Document extract:
+===+
I was coaching a client who was looking for a new job in marketing and communications or business development. She worked really hard and followed a thoughtful and effective job-search strategy, which resulted in 3 job offers from her top 5 list of prospective employers. She should be over the moon, jumping for joy and on cloud nine, right? Wrong! She seems paralyzed by the number of options and feels stuck at a career crossroads with three great but very different options. Friends and family keep telling her that “it’s a great problem to have” and seem to find it hard to believe that this can be a hard place to be in. She is struggling to make a decision and is torn between three career paths to consider. She truly can’t decide what to do and is terrified of making “the wrong” decision.
Before getting to the “how to” approach to the very fortunate position of multiple offers, I’d like to talk about the core idea that when we have an abundance of choices it can actually make decision-making more difficult and very stressful. Too many choices can be overwhelming. In fact, there’s a name for it – choice overload. Psychologist Barry Schwartz offers great insights about how the freedom of choice hasn’t made us freer but rather more anxious and less satisfied. An overload of options, choices, and possibilities, especially when dealing with decisions that have significant implication such as which career to pursue, may cause analysis paralysis in decision making and be emotionally exhausting.
+===+
Dataset records:
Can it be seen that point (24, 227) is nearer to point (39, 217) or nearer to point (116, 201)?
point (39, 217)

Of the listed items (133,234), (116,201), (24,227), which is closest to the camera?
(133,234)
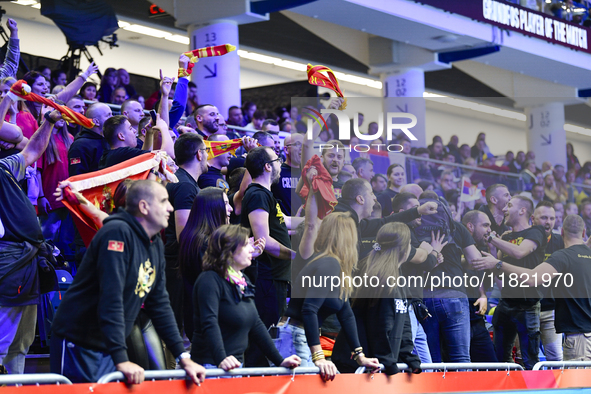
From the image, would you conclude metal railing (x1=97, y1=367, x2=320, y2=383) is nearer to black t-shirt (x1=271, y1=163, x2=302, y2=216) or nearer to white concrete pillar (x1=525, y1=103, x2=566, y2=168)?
black t-shirt (x1=271, y1=163, x2=302, y2=216)

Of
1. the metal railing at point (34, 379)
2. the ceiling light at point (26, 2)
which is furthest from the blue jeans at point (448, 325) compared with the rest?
the ceiling light at point (26, 2)

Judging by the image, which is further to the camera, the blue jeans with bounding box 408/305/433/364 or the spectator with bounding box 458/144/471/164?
the spectator with bounding box 458/144/471/164

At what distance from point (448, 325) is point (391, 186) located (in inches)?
48.4

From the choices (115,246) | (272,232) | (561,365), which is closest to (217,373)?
(115,246)

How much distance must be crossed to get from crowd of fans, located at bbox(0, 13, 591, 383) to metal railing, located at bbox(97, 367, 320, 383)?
2.0 inches

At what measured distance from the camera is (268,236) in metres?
4.91

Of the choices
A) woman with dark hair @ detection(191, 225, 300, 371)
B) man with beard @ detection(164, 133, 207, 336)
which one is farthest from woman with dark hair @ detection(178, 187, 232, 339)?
Result: woman with dark hair @ detection(191, 225, 300, 371)

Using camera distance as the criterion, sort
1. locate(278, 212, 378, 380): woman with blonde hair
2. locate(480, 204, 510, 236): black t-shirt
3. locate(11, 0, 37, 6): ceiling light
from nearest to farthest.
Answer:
+===+
Study questions:
1. In the passage on the client with multiple job offers, write out the text from "Before getting to" up to and including "be emotionally exhausting.", replacing "choice overload" with "option overload".
2. Answer these questions using the passage on the client with multiple job offers.
(a) How many job offers did the client receive, and from how large a list of prospective employers?
(b) What name does the passage give to the state of being overwhelmed by too many choices?
(c) Which psychologist does the passage cite?
3. Continue the passage on the client with multiple job offers from the point where it ends.

Task-by-task answers:
1.
Before getting to the “how to” approach to the very fortunate position of multiple offers, I’d like to talk about the core idea that when we have an abundance of choices it can actually make decision-making more difficult and very stressful. Too many choices can be overwhelming. In fact, there’s a name for it – option overload. Psychologist Barry Schwartz offers great insights about how the freedom of choice hasn’t made us freer but rather more anxious and less satisfied. An overload of options, choices, and possibilities, especially when dealing with decisions that have significant implication such as which career to pursue, may cause analysis paralysis in decision making and be emotionally exhausting.

2.
(a) She received 3 job offers from her top 5 list of prospective employers.
(b) Choice overload.
(c) Barry Schwartz.

3.
In his book “The Paradox of Choice: Why More Is Less” Schwartz explores decision-making in the context of consumerism and how having more choices actually makes shopping harder. But he also discusses a much wider range of difficult life decisions about family, leisure time, and career choices. Today, more than ever before, it is much harder to make these decisions. The more choices we have our confidence about our choices decreases, and our anticipation that we’ll be disappointed and regret our choice increases. With more options, we develop higher expectations and thus become less likely to be satisfied with what we choose and the things we have.
If you don’t have the time for a 300-page book, Schwartz’s 10-minute TED Talk will give you the general gist of his book.
It is unfortunate that with the freedom of choice come the tyranny of “what if.” Often when we accomplish a goal: snag a new job, get a promotion, lose those last 10 pounds, the glow of achievement is short-lived. We then start experiencing that nagging feeling that we could have done better: asked for more money, could probably lose 5 more pounds, etc. Chasing better things to come is a never ending vicious cycle: the perfect body and the elusive dream- job, home, soul mate. No matter what we achieve, we tend to beat ourselves up over perceived mistakes and missed opportunities. We desperately try to grasp for more, live up to an ideal, to chase happiness.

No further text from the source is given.